### SUPPLIED PASSAGE
=-=-=-=-=

3rd Baron Mowbray (1327-1361)
Lord of Gower (1327-1354)
Born 1310 Died 1361

John de Mowbray was born on the 29th November 1310 at Hovingham in Yorkshire, being the eldest son of John de Mowbray, 2nd Baron Mowbray and Alice de Braose. His father John had been one of the Contrariants opposed to the rising power of the Despensers and was captured after the battle of Boroughbridge and later executed as a traitor at York on the 23rd March 1322. Together with his mother Alice, the young John then found himself a resident of the Tower of London where he remained for the next five years.

It was not until January 1327, with the deposition of Edward II, that he was finally released and his father's lands returned to him. At the time he was still a minor and therefore a royal ward and so his marriage rights were granted to Henry of Lancaster, Earl of Lancaster, who married him to his fifth daughter named Joan in February 1327. John took part in the abortive expedition to Scotland in 1327 known as the Weardale Campaign and was was a member of the new king's council from 1328; he took no active part in the 1330 coup that removed Roger Mortimer, 1st Earl of March from power and happily accepted the transition to the personal rule of Edward II.

=-=-=-=-=

### RECORDED DATA
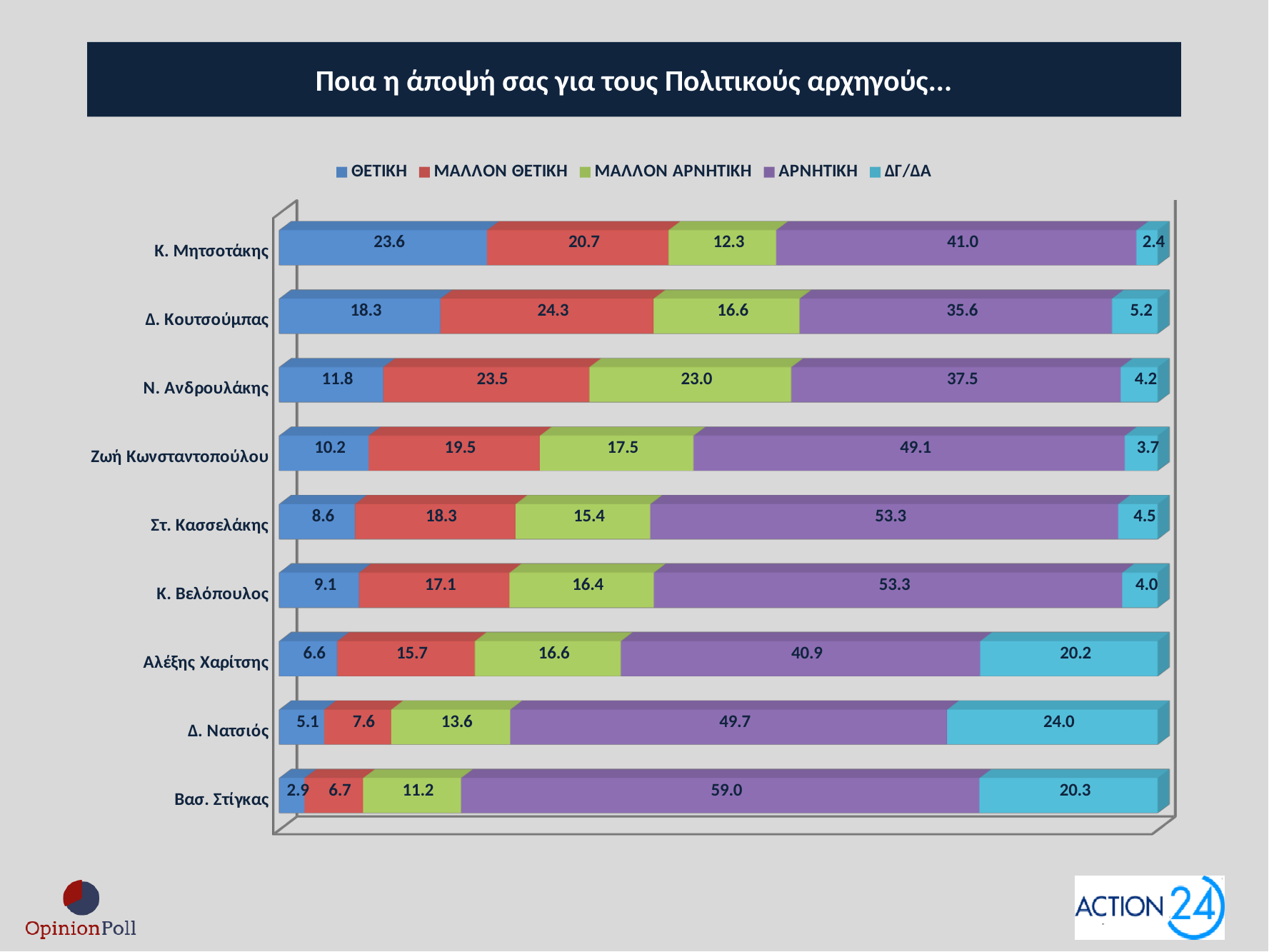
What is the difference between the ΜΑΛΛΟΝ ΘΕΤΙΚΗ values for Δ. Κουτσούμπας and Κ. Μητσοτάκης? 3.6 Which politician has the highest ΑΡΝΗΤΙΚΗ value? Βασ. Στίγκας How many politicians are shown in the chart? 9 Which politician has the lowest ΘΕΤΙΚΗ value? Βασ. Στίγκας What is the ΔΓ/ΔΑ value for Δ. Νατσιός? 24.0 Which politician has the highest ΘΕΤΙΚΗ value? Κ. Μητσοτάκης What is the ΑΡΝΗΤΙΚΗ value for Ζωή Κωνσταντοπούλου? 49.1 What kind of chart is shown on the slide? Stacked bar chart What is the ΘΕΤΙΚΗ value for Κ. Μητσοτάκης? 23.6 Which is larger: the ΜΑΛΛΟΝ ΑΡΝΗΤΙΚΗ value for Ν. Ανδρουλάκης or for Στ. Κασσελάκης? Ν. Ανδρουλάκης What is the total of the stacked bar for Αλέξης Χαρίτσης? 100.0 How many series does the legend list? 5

=-=-=-=-=

### WORK INSTRUCTION
Please retype the passage about John de Mowbray, starting with "It was not until" and going on through "of Edward II.".

### OUTPUT
It was not until January 1327, with the deposition of Edward II, that he was finally released and his father's lands returned to him. At the time he was still a minor and therefore a royal ward and so his marriage rights were granted to Henry of Lancaster, Earl of Lancaster, who married him to his fifth daughter named Joan in February 1327. John took part in the abortive expedition to Scotland in 1327 known as the Weardale Campaign and was was a member of the new king's council from 1328; he took no active part in the 1330 coup that removed Roger Mortimer, 1st Earl of March from power and happily accepted the transition to the personal rule of Edward II.